Information source: The University of Hong Kong
ClinicalTrials.gov processed this data on August 23, 2015
Link to the current ClinicalTrials.gov record.

Condition(s) targeted: Novel 2009 Influenza A (H1N1) Infection

Intervention: Hyperimmune intravenous immunoglobulin (Drug); Intravenous immunoglobulin (Drug)

Phase: N/A

Status: Completed

Sponsored by: The University of Hong Kong

Official(s) and/or principal investigator(s):
Ivan FN Hung, MD FRCP, Principal Investigator, Affiliation: The University of Hong Kong

Summary

Treatment with hyperimmune intravenous immunoglobulin (H-IVIG), derived from convalescent plasma from patients recovered from H1N1 2009 influenza A infection, for patients with severe H1N1 2009 infection will decrease mortality, reduce viral load, and shorten the length of stay in ICU and hospital.

Clinical Details

Official title: Hyperimmune Intravenous Immunoglobulin Treatment for Severe H1N1 2009 Infection

Study design: Allocation: Randomized, Endpoint Classification: Safety/Efficacy Study, Intervention Model: Parallel Assignment, Masking: Double Blind (Subject, Caregiver, Investigator), Primary Purpose: Treatment

Primary outcome: Mortality

Secondary outcome:

Adverse events

ICU length of stay

Hospital length of stay

Nasopharyngeal viral load

Cytokine/ chemokine

Detailed description: Since the emergence of the novel swine origin influenza A virus (H1N1 2009) in Mexico in March 2009, the virus has led to a pandemic in over 170 countries, resulting in over 180 thousands microbiologically confirmed cases and over 18000 mortality.
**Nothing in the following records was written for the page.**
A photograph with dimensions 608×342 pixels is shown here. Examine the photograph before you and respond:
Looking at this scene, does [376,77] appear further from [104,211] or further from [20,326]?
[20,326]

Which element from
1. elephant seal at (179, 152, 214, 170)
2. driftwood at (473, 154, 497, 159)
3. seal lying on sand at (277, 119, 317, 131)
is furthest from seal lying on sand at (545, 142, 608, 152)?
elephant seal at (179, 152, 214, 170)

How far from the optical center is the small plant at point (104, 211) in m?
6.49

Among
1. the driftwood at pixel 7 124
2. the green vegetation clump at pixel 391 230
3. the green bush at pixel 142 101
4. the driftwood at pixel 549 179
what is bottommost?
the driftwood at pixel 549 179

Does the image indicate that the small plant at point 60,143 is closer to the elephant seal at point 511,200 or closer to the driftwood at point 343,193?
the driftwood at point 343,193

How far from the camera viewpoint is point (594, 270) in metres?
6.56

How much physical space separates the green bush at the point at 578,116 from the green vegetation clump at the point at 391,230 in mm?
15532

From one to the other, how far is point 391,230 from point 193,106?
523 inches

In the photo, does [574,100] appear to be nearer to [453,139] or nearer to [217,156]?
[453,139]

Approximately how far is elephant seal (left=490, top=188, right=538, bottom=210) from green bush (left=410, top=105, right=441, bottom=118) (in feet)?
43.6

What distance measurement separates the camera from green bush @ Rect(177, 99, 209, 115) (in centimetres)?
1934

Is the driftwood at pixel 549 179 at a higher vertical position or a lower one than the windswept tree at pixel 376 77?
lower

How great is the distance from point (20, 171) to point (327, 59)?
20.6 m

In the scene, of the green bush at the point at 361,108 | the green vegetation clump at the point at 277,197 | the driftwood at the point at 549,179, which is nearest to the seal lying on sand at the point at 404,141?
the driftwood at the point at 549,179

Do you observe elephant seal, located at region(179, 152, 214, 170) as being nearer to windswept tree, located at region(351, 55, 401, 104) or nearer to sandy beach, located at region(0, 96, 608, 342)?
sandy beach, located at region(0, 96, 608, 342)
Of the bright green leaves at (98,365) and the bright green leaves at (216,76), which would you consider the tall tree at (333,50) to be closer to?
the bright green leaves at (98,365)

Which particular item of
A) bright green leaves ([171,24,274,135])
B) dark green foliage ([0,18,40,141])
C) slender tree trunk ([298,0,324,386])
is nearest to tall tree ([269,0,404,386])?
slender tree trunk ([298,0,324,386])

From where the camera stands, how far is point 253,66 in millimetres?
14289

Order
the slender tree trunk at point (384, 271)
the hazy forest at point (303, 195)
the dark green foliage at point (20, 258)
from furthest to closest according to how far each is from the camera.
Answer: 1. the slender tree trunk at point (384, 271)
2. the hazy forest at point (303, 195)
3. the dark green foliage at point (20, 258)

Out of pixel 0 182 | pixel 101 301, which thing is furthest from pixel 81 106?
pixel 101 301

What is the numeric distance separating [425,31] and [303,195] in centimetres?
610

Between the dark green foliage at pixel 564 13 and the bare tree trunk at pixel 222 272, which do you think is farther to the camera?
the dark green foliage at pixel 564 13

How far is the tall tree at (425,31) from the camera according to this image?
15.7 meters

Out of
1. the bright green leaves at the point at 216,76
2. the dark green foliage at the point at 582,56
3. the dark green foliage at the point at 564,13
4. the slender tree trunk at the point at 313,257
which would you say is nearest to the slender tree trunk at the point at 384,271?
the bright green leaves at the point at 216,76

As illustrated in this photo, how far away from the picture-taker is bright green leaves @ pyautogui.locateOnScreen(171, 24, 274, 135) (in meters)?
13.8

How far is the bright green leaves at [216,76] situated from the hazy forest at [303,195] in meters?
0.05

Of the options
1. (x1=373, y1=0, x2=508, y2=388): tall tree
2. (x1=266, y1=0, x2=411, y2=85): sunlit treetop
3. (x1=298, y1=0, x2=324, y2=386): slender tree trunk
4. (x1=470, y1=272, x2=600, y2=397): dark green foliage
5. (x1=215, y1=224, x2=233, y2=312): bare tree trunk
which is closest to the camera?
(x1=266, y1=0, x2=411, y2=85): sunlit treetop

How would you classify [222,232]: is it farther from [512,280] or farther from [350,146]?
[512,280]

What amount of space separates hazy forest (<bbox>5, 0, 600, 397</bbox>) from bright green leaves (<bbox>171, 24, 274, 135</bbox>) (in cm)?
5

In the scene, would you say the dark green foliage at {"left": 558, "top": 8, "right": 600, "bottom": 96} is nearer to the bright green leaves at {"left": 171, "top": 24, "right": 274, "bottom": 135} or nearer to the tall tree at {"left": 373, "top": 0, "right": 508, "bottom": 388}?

This strain represents a quadruple re-assortment of two swine strains, one human strain, and one avian strain of influenza. Although the H1N1 2009 is causing a mild disease and has a relatively low mortality rate currently in Hong Kong, severe cases have been reported. Patients infected with severe H1N1 2009 have overwhelmed the intensive care services in these countries and the mortality has rose up to 6% in Argentina and Brazil, and 0. 4% in Australia. This is very much higher than the 0. 06% mortality rate of the seasonal flu. Furthermore, there were reports of H1N1 2009 oseltamivir resistance and zanamivir is difficult to be delivered to the consolidated lungs in the severe cases when such drug is most needed. In Hong Kong, vaccination for the H1N1 2009 was prioritised to the older people aged 65 or above with chronic illness, younger people with chronic illness and health care workers. The healthy adults aged 18 to 65, who are most at risk of developing severe H1N1 2009 was not covered by the vaccination program. Experience from 1918 H1N1 pandemic and single case report on the treatment for severe H5N1 infection (Zhou et al. 2007) showed that hyperimmune convalescent plasma is useful (Luke et al. 2006). Mice experiments also showed that antibody therapy is highly effective in the case of H5N1 infection (Heltzer ML et al. 2009, Writing Committee of the Second World Heath Organization, 2008). Therefore, convalescent plasma from patients recovered from H1N1 2009 infection can be harvested to prepare for hyperimmune intravenous immunoglobulin (H-IVIG) and the prepared H-IVIG can be assessed in a randomised controlled trial for treatment of patients with severe H1N1 2009 infection.

Eligibility

Minimum age: 18 Years. Maximum age: N/A. Gender(s): Both.

Criteria:

Inclusion Criteria:

- (fulfill all criteria): male or female patients 18 years or older

- written informed consent by patient or next of kin (if patients too ill)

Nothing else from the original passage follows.